*Task*
Retype every record exactly. Skip the images.

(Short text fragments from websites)
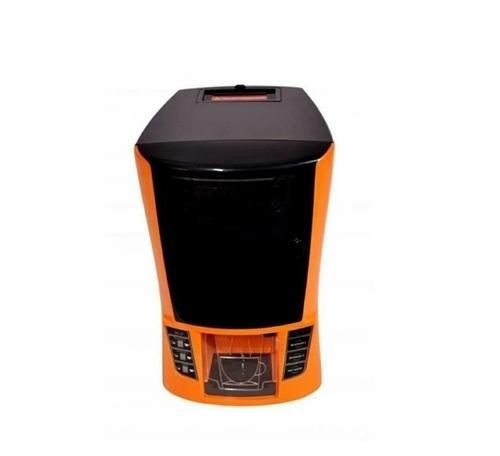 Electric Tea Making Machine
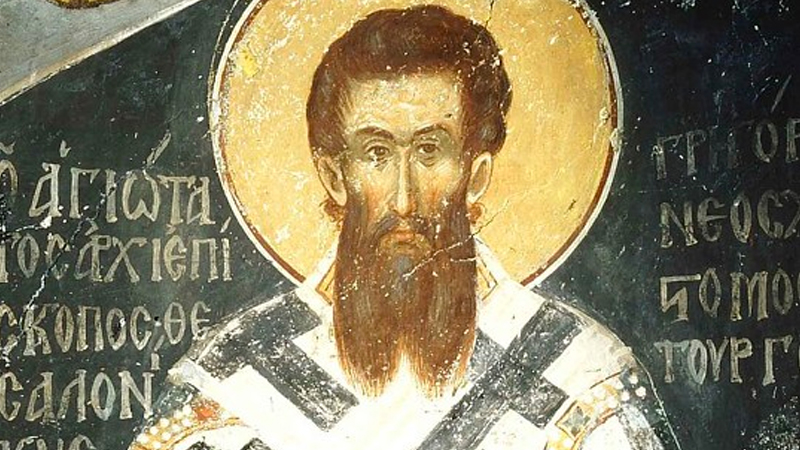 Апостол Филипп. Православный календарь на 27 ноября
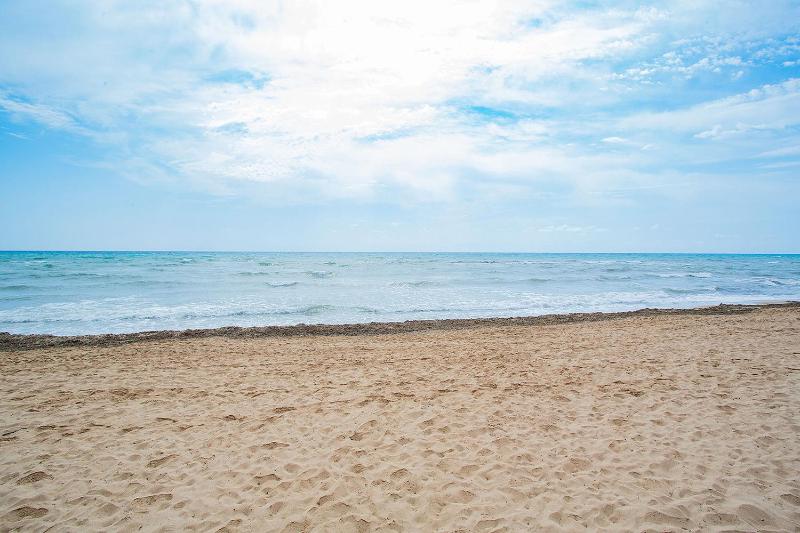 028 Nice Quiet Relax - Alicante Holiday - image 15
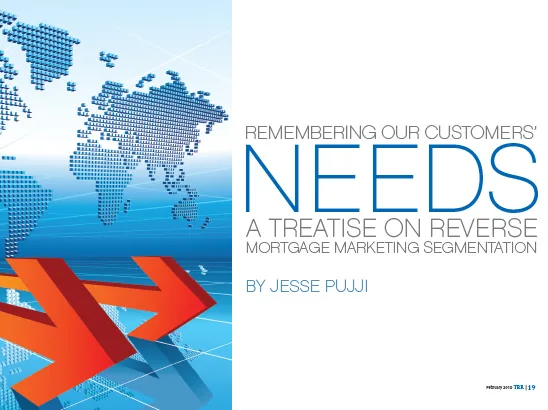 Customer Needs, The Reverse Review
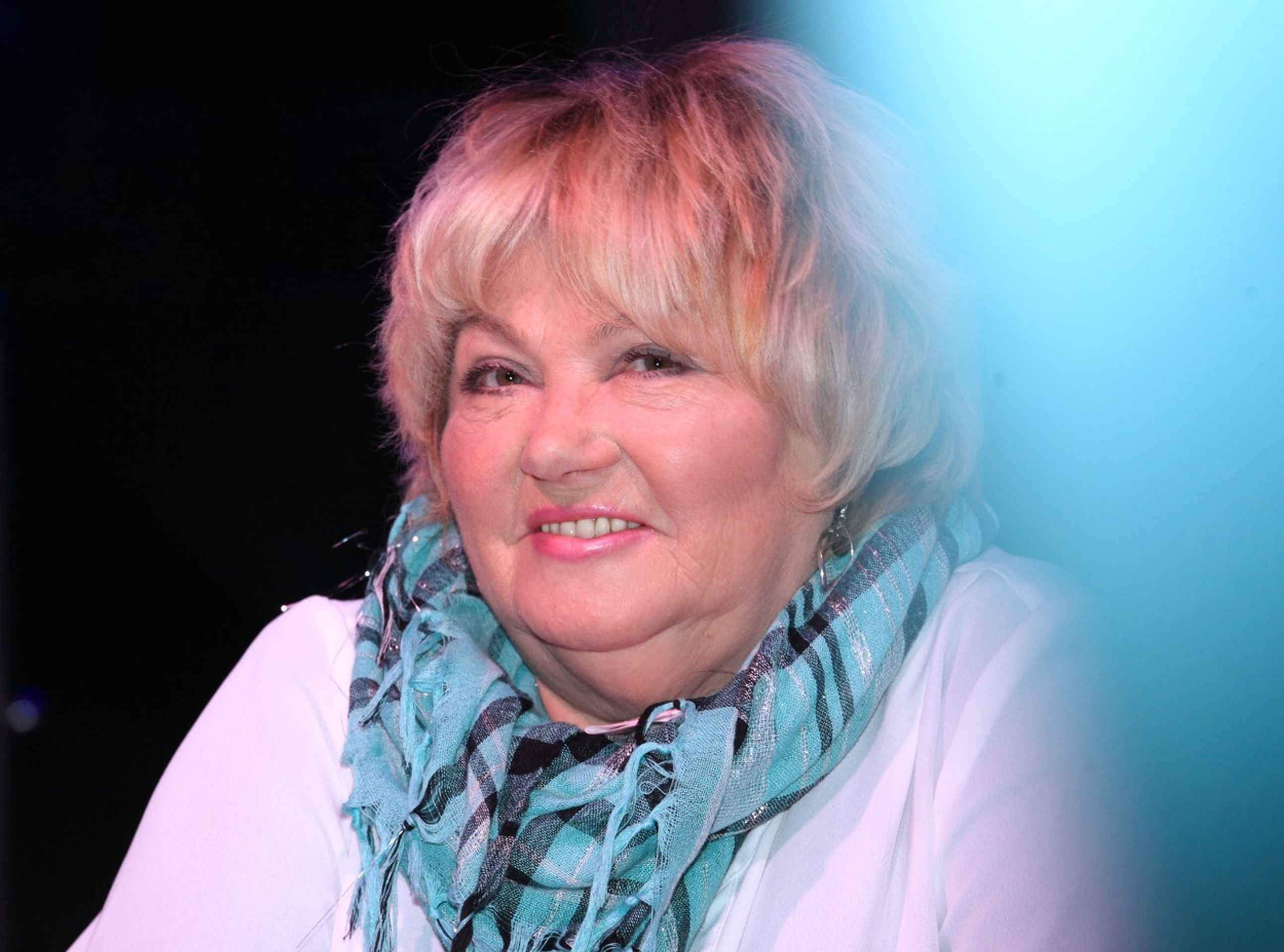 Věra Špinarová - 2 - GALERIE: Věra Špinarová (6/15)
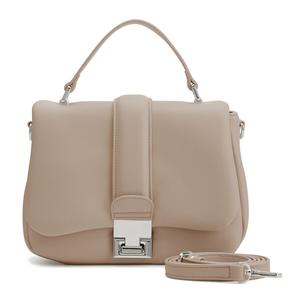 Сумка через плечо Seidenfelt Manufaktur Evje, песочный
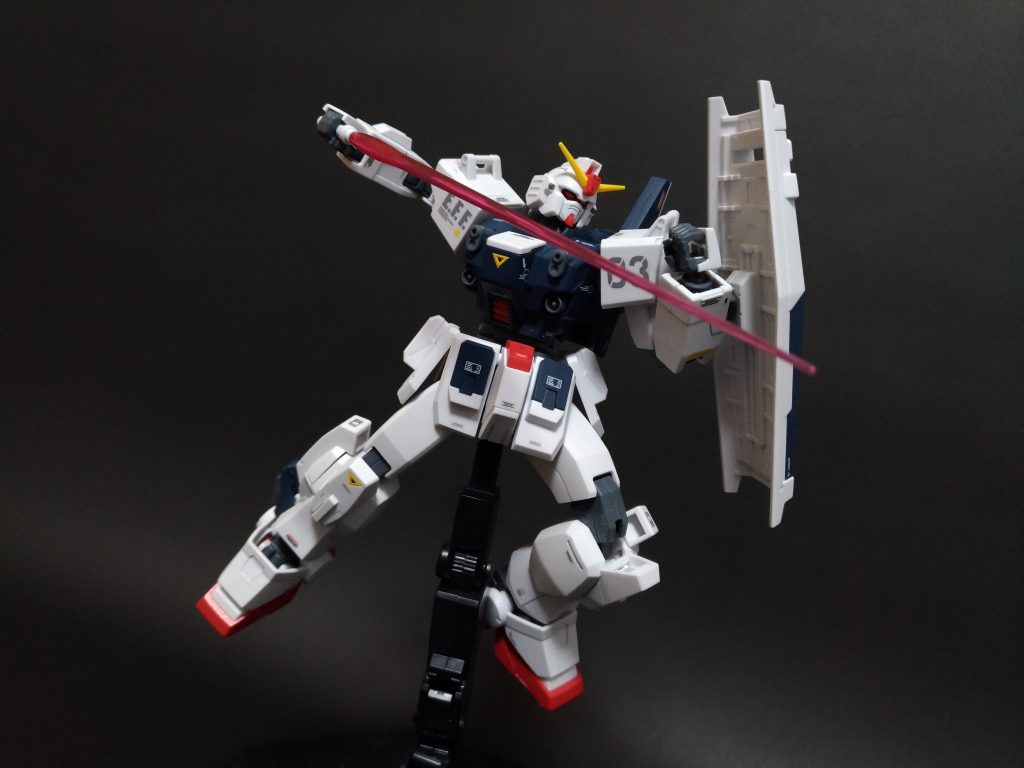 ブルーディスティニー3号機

*Answer space*
 Electric Tea Making Machine
 Апостол Филипп. Православный календарь на 27 ноября
 028 Nice Quiet Relax - Alicante Holiday - image 15
 Customer Needs, The Reverse Review
 Věra Špinarová - 2 - GALERIE: Věra Špinarová (6/15)
 Сумка через плечо Seidenfelt Manufaktur Evje, песочный
 ブルーディスティニー3号機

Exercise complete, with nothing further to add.